■ Activity ■
Of all the lines in the entries below, give again exactly those starting at the line containing "[crowd-labeled camera trap]" and ending at the line containing "common name: gemsbok", both ends included, and no others.

○ ○ ○

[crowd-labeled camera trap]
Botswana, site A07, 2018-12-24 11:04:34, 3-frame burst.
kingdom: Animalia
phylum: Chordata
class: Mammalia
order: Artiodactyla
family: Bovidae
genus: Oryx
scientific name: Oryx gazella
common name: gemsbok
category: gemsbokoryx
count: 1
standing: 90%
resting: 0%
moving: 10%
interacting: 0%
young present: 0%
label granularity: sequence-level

○ ○ ○

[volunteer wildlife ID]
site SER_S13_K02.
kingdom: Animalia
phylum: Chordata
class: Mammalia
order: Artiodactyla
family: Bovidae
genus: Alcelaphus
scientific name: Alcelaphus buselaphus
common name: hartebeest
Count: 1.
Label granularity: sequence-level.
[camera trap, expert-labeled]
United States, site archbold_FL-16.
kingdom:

○ ○ ○

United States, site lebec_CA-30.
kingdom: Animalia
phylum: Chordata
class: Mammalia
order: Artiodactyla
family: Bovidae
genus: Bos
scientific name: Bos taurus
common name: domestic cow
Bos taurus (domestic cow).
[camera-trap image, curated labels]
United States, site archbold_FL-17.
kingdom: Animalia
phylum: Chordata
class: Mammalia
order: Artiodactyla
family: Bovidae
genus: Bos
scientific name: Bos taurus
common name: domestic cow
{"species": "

○ ○ ○

■ Reply to the task ■
[crowd-labeled camera trap]
Botswana, site A07, 2018-12-24 11:04:34, 3-frame burst.
kingdom: Animalia
phylum: Chordata
class: Mammalia
order: Artiodactyla
family: Bovidae
genus: Oryx
scientific name: Oryx gazella
common name: gemsbok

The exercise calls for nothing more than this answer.